The first thing, Gentle Readers, is savings. I struggle with saving money so badly. I struggle with the concept and the execution. I struggle with the lack of imminent reward. (There is a reason for that – look to the next post for an explanation!)
I follow @My Frugal Year on Instagram, and if you don’t, you should. Like me, she struggled with debt, and like me, worked hard to pay it off (she did it alone, and it was much, much more than mine). So when she promoted Chip savings in early January, I was suspicious but curious.
Chip is an AI savings app on your phone, that accesses your bank, skims your transactions and works out how much you can save every four days or so. It takes account of upcoming payments, historical spend and other bank-related things before offering you the option to save as much or as little as you like. Once you’ve said YES, Chip whips the money out of your current account and into a savings account with a small interest rate, where, and this is the gamechanger for me, you can assign the money to a specific goal.

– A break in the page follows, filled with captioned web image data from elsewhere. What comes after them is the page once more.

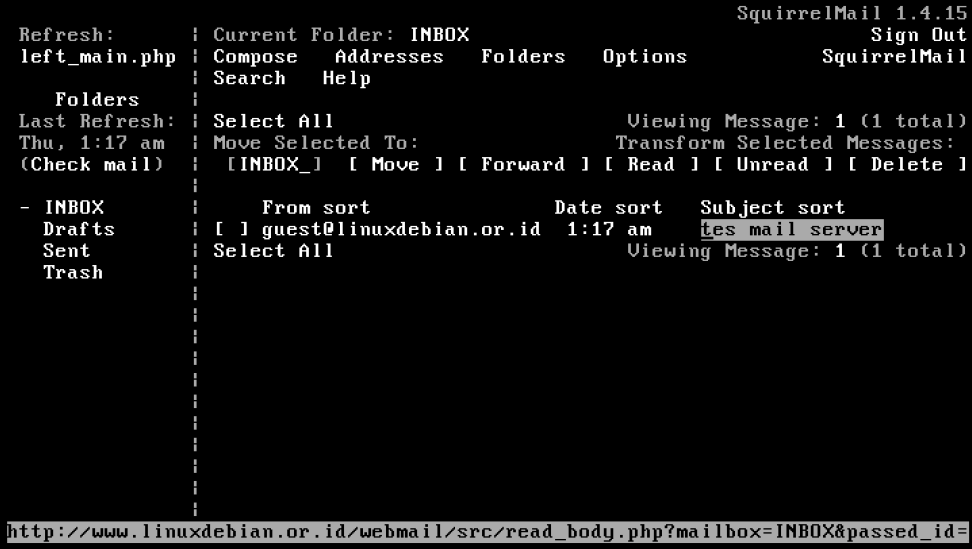Select message. Debian 11 почтовый сервер. Courier mail Server Linux install.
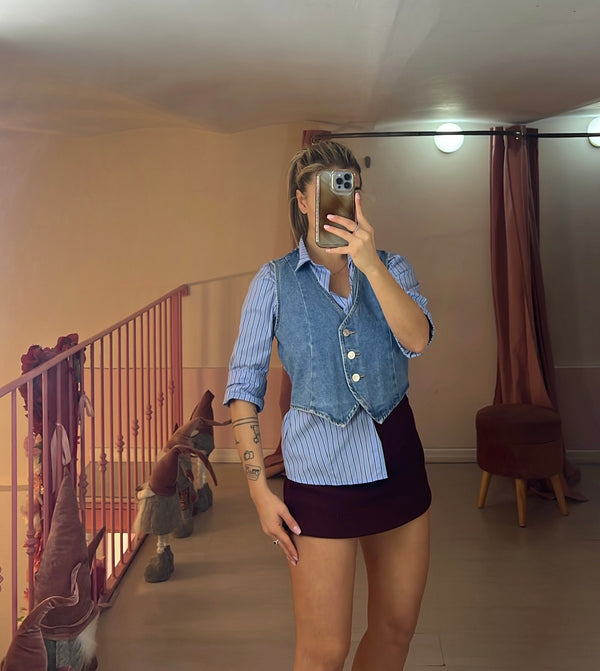 Gilet in jeans denim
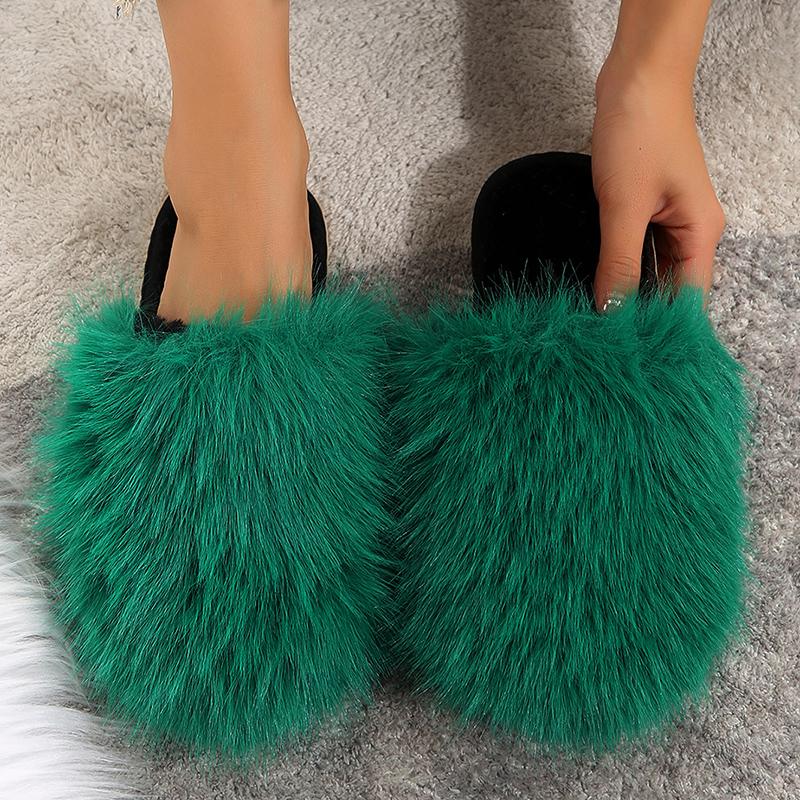 Fashion Closed Toe Fluffy Fur Slippers for Women Winter Plush Warm Indoor Home Slippers Woman Lightweight Flat Heels Couple Furry Slides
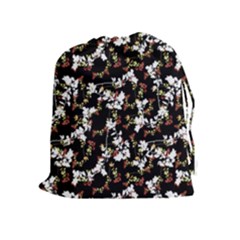 Dark Chinoiserie Floral Collage Pattern Drawstring Pouches (extra Large) by dflcprints
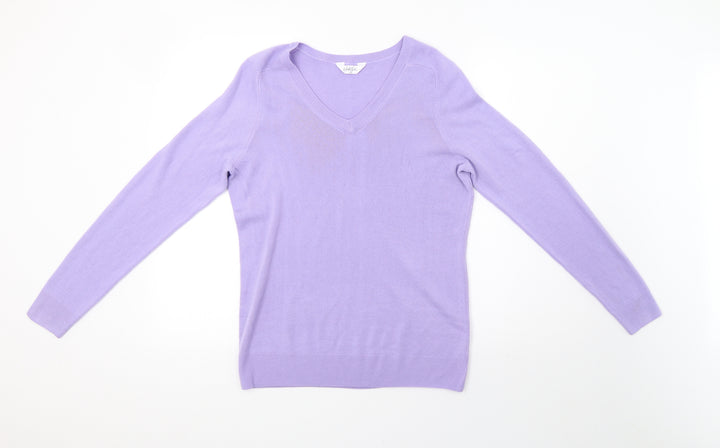 Classic Womens Purple  Knit Pullover Sweatshirt Size M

And here’s where Chip has made saving appealing to me. Within the app, you create the goal, and put a picture on it, and the app calculates how long it will take you to reach that goal. So when I put a picture of a new dress for my friend’s wedding, estimated the prices, and set myself a deadline (for a month before the event), the app worked it out and told me, “If you stick with this rate of saving, you’ll reach that goal on 13th July 2022.” Which is actually two whole months before the event. DOUBLE WIN.

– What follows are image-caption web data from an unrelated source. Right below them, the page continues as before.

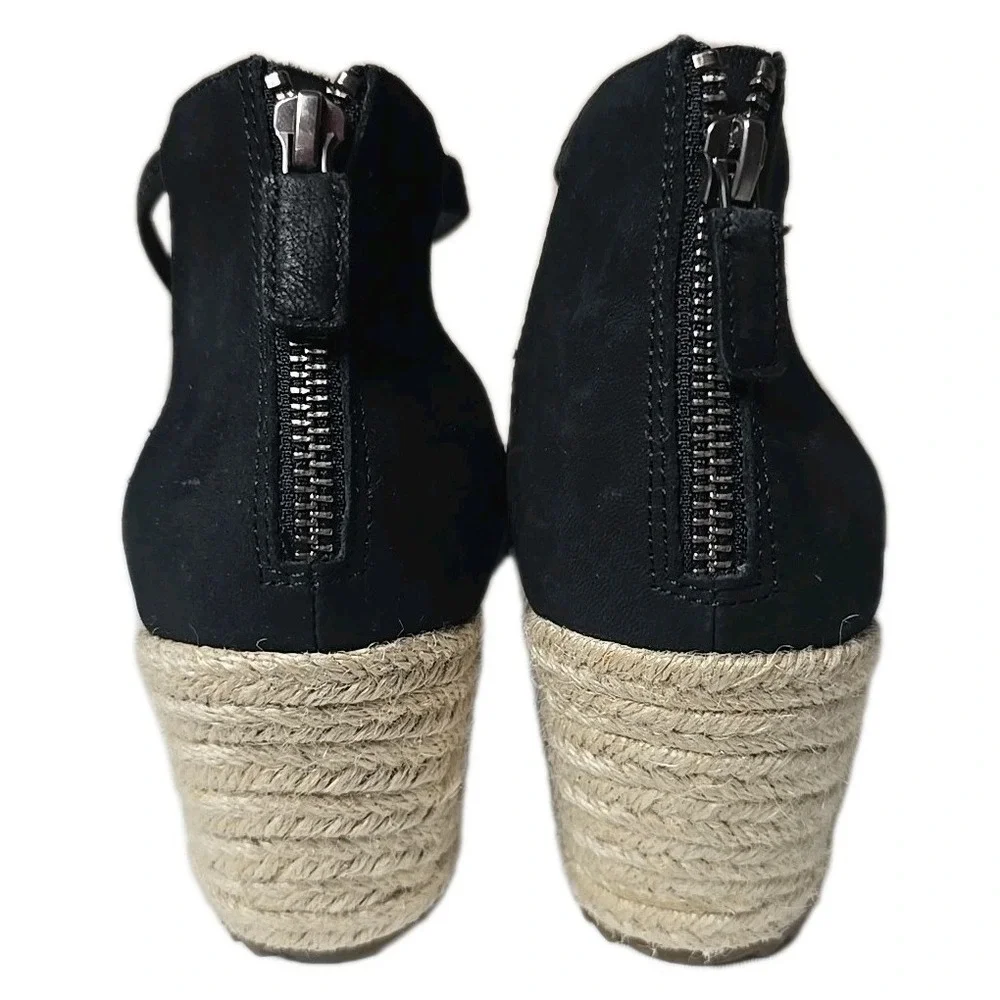 Eileen Fisher Wanda Tumbled Nubuck Black Espadrille Women's Size 10 Sandals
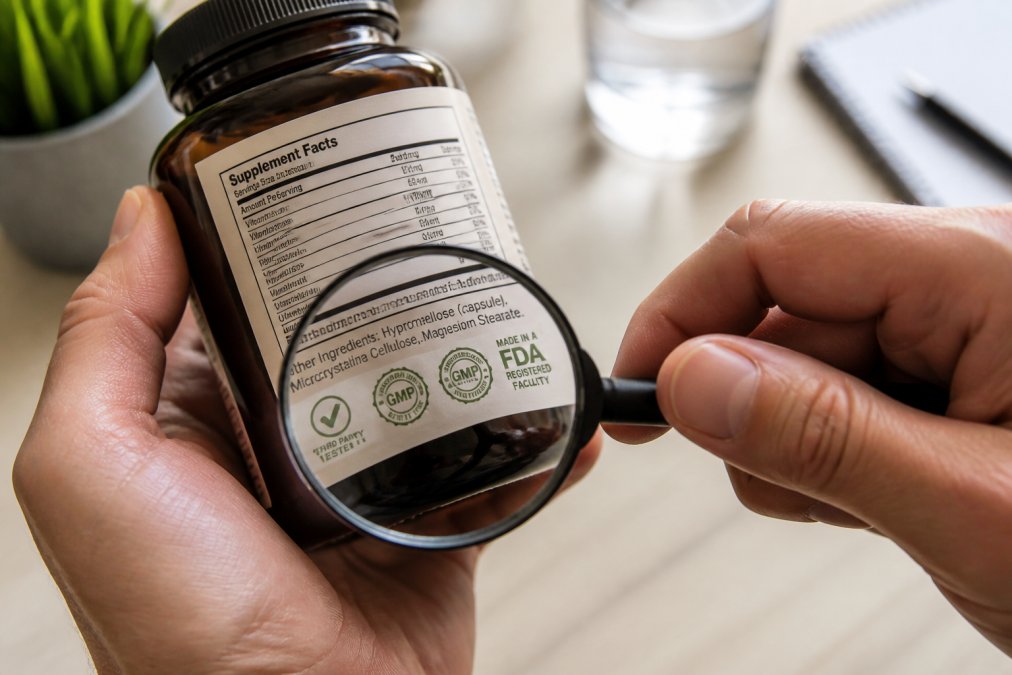Close-up of hands examining a supplement bottle label with magnifying glass, showing ingredient list and third-party certification seals in natural lighting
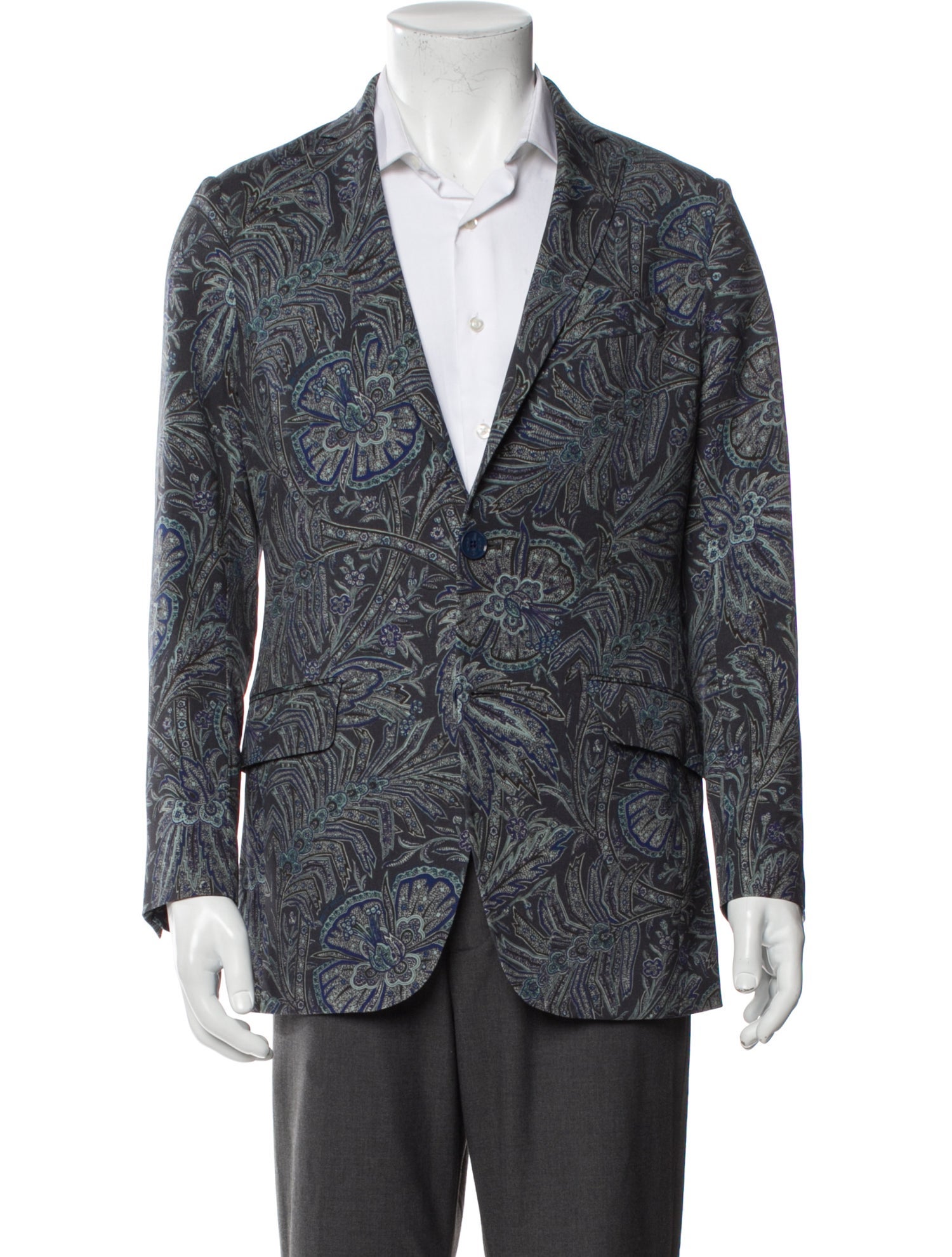 Etro Virgin Wool Floral Print Blazer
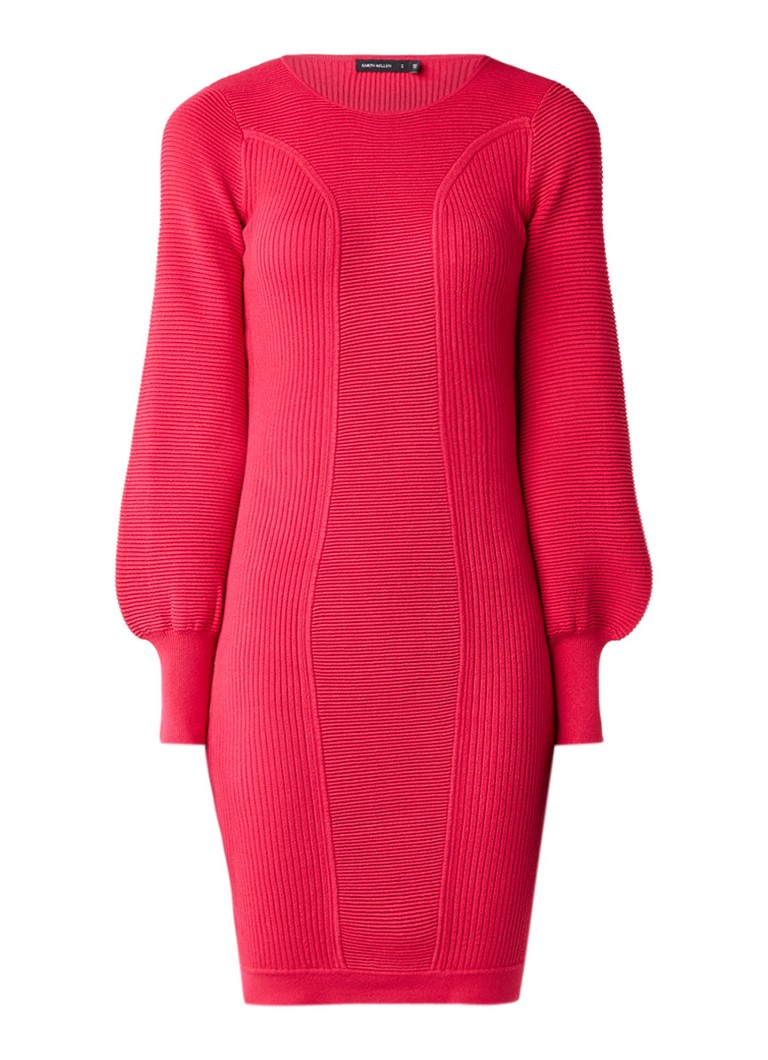 Karen Millen Ribgebreide jurk met ballonmouw fuchsia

Anyway, all this to say that somehow, in a month, I’ve managed to save £109, and since I can’t figure out how to get the money back out of the app, that’s £109 of actual savings I’ve made. Which is a VAST IMPROVEMENT from last January, when I had £25 in a savings account and I had to take it out to buy food. SO. All I’m saying is Chip might be magic.
If anyone wants to try it, by the way, I have a referral code, and if you sign up, deposit £1 minimum and leave it there for a month, we both get £10. FREE MONEY. #mykindasavings
Anyway, my radical self-care this month has been fiscal responsibility, which means I’ve been bloody childish in some other areas of my life. Look out for fiscal irresponsibility next month, when I go mental and purchase a yacht in the return swing of this blast of adulting.